What this task involves:
The required result is the exact run of lines beginning at the one containing "Is the silver" and ending at the last line of the entries.

(Items listed in a dataset)

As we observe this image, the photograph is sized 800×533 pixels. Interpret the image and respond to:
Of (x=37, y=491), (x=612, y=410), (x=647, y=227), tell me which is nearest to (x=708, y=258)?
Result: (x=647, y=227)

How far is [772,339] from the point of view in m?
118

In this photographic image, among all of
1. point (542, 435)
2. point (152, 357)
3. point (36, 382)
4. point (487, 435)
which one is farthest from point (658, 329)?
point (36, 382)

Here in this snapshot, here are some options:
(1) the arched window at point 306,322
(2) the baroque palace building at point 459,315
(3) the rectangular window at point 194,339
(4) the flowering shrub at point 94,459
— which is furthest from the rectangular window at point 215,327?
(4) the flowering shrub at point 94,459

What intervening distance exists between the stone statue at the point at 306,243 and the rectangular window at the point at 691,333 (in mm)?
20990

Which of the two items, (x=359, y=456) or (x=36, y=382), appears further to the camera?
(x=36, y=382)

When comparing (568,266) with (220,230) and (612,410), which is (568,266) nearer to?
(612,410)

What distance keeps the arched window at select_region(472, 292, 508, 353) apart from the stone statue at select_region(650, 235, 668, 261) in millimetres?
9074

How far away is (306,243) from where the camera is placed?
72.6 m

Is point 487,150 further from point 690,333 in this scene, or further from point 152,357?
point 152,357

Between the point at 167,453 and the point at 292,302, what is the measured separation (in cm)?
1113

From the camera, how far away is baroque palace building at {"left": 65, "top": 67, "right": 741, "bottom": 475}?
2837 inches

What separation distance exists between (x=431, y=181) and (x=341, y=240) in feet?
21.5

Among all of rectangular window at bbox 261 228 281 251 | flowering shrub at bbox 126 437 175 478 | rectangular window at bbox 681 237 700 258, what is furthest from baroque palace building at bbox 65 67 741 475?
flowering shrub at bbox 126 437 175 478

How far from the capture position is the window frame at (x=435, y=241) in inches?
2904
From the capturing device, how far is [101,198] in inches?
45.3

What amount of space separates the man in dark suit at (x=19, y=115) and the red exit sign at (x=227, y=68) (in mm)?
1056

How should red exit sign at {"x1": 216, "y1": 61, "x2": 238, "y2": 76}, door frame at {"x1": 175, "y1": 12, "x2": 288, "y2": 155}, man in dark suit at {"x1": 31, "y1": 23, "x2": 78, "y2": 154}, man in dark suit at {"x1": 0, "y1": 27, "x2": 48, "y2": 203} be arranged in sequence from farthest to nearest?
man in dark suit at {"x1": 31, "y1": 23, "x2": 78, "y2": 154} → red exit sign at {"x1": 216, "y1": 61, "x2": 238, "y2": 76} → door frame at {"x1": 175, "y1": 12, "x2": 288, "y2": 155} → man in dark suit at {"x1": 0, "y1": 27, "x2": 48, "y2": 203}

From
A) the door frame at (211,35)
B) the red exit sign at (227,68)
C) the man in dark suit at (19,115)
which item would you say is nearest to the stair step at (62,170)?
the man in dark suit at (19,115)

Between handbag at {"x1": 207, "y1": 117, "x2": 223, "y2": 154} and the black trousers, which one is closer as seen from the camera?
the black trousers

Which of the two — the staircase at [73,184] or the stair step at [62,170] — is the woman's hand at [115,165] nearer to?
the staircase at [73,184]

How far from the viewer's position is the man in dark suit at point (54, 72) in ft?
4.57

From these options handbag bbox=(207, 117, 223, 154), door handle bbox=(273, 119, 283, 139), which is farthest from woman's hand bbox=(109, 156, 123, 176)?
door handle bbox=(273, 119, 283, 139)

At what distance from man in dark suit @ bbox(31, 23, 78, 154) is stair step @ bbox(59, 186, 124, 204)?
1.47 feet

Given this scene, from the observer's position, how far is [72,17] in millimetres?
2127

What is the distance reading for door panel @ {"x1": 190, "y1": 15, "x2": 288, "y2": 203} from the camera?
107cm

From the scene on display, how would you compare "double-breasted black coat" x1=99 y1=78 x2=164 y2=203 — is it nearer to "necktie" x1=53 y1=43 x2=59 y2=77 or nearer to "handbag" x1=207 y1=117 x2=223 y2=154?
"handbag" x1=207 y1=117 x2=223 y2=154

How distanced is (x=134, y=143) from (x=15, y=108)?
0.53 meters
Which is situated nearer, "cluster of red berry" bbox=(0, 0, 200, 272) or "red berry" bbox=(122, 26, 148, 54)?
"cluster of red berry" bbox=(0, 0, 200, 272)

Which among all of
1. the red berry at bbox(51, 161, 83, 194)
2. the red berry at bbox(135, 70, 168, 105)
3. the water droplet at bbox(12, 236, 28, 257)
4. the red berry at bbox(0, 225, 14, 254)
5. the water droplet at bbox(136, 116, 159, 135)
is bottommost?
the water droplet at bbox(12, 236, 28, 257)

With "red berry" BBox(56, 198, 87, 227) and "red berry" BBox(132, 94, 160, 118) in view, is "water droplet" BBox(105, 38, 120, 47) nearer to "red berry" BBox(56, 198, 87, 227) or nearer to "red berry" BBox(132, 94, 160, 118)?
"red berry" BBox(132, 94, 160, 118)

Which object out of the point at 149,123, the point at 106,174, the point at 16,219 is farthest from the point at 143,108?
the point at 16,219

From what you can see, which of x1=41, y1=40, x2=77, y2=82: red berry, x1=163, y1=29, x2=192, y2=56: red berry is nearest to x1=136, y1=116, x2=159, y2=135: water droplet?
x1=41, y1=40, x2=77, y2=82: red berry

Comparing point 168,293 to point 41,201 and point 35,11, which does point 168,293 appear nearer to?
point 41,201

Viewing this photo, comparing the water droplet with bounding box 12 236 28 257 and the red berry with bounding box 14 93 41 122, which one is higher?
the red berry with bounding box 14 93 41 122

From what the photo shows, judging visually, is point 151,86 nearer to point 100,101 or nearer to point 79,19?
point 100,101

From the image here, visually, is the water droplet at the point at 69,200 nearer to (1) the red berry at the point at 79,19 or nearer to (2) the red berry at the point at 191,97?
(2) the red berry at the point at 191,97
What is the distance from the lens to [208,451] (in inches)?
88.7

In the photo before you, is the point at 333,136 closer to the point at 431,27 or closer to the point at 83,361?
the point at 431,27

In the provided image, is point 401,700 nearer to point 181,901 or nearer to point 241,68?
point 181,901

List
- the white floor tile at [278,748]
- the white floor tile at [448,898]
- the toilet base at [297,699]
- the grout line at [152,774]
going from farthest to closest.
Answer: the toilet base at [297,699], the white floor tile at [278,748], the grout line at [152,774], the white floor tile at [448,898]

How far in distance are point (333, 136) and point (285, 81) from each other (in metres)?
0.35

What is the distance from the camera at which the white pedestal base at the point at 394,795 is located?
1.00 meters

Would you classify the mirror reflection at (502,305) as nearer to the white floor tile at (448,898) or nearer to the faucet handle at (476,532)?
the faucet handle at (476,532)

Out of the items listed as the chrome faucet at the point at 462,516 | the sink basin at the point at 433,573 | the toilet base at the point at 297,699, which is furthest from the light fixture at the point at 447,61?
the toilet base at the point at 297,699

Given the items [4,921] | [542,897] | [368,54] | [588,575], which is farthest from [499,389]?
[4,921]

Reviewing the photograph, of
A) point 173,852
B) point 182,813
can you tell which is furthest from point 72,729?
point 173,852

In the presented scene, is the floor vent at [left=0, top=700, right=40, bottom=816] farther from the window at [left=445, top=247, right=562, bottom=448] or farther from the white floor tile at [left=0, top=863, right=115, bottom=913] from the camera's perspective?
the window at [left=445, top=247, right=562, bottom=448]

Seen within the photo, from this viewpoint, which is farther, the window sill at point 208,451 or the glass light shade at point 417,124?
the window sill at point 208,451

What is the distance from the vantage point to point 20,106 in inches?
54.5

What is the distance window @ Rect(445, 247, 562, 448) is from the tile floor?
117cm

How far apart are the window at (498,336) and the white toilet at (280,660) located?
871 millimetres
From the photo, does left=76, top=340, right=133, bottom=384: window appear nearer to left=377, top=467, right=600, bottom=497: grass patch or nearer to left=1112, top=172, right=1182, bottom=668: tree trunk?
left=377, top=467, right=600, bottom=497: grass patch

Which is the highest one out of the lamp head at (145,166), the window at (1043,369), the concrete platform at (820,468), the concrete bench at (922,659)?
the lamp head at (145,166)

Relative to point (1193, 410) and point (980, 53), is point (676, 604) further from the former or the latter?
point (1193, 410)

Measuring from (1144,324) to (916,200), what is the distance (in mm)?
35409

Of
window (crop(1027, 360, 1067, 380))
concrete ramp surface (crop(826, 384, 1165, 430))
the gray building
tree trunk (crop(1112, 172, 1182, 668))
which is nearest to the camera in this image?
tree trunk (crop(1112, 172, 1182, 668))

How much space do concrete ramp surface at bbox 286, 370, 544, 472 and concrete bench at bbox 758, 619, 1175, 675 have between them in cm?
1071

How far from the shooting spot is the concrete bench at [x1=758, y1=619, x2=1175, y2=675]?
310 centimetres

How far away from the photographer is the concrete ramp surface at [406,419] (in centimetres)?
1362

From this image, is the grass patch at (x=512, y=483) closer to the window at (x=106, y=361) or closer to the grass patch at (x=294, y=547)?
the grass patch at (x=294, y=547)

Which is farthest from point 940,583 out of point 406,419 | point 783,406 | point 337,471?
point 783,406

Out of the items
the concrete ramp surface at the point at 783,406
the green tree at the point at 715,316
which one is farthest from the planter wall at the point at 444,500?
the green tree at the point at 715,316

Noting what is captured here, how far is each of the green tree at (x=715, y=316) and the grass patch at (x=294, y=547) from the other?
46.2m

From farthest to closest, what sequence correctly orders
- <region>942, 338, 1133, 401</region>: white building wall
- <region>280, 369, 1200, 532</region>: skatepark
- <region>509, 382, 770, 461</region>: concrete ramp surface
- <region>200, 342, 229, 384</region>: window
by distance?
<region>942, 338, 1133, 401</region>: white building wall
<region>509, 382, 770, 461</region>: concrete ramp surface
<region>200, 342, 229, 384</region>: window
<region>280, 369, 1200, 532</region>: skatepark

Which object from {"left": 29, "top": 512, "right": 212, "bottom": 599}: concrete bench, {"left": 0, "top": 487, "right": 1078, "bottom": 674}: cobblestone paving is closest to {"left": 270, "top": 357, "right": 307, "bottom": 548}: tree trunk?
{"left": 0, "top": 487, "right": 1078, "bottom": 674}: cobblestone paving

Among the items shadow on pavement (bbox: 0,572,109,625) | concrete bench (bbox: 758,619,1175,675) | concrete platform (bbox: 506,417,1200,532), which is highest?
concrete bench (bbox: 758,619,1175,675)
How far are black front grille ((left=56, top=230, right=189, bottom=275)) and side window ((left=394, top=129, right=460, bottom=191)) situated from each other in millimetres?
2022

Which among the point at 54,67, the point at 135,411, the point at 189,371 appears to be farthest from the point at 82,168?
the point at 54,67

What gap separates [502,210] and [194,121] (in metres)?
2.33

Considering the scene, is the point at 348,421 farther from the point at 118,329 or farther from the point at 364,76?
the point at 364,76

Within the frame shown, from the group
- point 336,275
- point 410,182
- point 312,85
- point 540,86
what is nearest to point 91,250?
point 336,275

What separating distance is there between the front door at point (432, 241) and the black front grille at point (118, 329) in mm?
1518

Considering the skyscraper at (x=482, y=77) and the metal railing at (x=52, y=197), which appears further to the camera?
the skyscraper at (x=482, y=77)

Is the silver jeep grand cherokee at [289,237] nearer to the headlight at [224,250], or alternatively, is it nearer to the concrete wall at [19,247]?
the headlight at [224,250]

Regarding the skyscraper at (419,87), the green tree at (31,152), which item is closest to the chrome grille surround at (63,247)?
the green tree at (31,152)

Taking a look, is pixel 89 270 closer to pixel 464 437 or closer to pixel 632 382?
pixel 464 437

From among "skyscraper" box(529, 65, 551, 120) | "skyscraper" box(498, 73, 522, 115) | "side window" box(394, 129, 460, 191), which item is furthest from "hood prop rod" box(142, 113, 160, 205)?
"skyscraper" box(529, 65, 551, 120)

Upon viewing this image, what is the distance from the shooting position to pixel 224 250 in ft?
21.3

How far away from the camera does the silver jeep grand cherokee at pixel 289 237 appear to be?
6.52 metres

Written response:
Is the silver jeep grand cherokee at [289,237] nearer to the headlight at [224,250], or alternatively, is it nearer to the concrete wall at [19,247]?
the headlight at [224,250]

Regarding the skyscraper at (419,87), the green tree at (31,152), which item is closest to the chrome grille surround at (63,247)?
the green tree at (31,152)

Taking a look, is pixel 89 270 closer to pixel 464 437 or closer to pixel 632 382?
pixel 464 437

From among "skyscraper" box(529, 65, 551, 120) | "skyscraper" box(498, 73, 522, 115) | "side window" box(394, 129, 460, 191), which item is furthest from "hood prop rod" box(142, 113, 160, 205)?
"skyscraper" box(529, 65, 551, 120)

Upon viewing this image, what is the distance from the shooting position to pixel 224 250 in ft?
21.3

How far away from the camera does the silver jeep grand cherokee at pixel 289 237 appear to be?
6.52 metres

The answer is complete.